◆ JOB A ◆
Could you substitute "key switch" for "ignition switch" in the car battery text and give the passage starting at "A voltmeter placed" and ending at "auto parts store."?

◆ EXTRACTED TEXT ◆
((

A voltmeter placed across the battery terminals should show a minimum of 9.5-10 volts when the ignition switch is turned to the Start position and the starter engages or tries to engage. Less than this will result in a clicking solenoid, or slow cranking (if it cranks at all) or a starter solenoid that sticks and welds the contacts together.

Most auto parts stores will check your battery for free. It does not have to be installed in the car to have it checked; you can carry it with you to the auto parts store.

The battery posts and inside of the battery post terminals should be scraped clean with a knife or battery post cleaner tool. This little trick will fix a surprising number of no start problems.

The clamp on with 2 bolts battery terminal ends are a know problem causer. Any place you see green on a copper wire is corrosion. Corrosion gets in the clamped joint and works its way up the wire under the insulation. Corroded connections do not conduct electricity well. Avoid them like the plague...

))

◆ INFORMATION SHOWN ◆
((

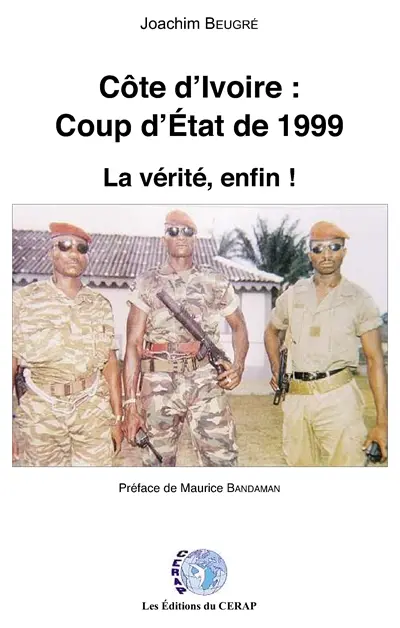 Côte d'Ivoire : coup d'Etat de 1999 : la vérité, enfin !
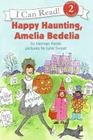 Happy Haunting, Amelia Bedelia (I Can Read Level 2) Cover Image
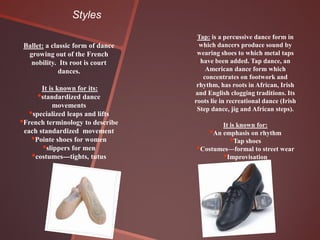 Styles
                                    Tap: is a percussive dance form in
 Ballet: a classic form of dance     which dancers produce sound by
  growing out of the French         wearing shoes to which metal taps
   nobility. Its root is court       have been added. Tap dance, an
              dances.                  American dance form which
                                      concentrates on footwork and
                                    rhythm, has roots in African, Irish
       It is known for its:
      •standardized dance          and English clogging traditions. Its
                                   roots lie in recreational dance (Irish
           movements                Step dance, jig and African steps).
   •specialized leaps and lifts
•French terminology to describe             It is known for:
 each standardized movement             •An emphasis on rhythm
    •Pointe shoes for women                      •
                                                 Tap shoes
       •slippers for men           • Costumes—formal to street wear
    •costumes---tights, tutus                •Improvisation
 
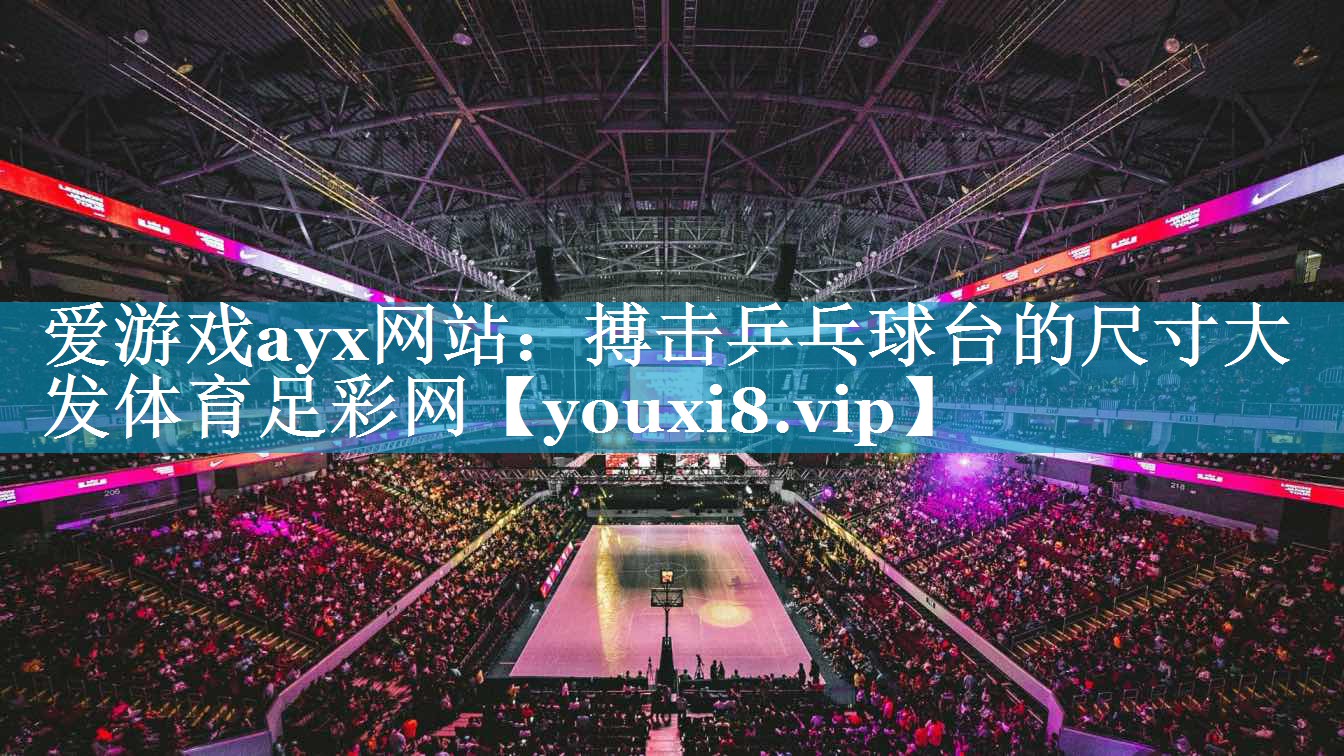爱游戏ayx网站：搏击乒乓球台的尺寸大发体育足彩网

))

◆ JOB B ◆
Can you express all lines of the records above as a numbered list, skipping blank lines and leaving out the picture markers?

◆ RESPONSE A ◆
A voltmeter placed across the battery terminals should show a minimum of 9.5-10 volts when the key switch is turned to the Start position and the starter engages or tries to engage. Less than this will result in a clicking solenoid, or slow cranking (if it cranks at all) or a starter solenoid that sticks and welds the contacts together.

Most auto parts stores will check your battery for free. It does not have to be installed in the car to have it checked; you can carry it with you to the auto parts store.

◆ RESPONSE B ◆
1.  Côte d'Ivoire : coup d'Etat de 1999 : la vérité, enfin !
2.  Happy Haunting, Amelia Bedelia (I Can Read Level 2) Cover Image
3.  Styles
4.                                     Tap: is a percussive dance form in
5.  Ballet: a classic form of dance     which dancers produce sound by
6.   growing out of the French         wearing shoes to which metal taps
7.    nobility. Its root is court       have been added. Tap dance, an
8.               dances.                  American dance form which
9.                                       concentrates on footwork and
10.                                     rhythm, has roots in African, Irish
11.        It is known for its:
12.       •standardized dance          and English clogging traditions. Its
13.                                    roots lie in recreational dance (Irish
14.            movements                Step dance, jig and African steps).
15.    •specialized leaps and lifts
16. •French terminology to describe             It is known for:
17.  each standardized movement             •An emphasis on rhythm
18.     •Pointe shoes for women                      •
19.                                                  Tap shoes
20.        •slippers for men           • Costumes—formal to street wear
21.     •costumes---tights, tutus                •Improvisation
22. 爱游戏ayx网站：搏击乒乓球台的尺寸大发体育足彩网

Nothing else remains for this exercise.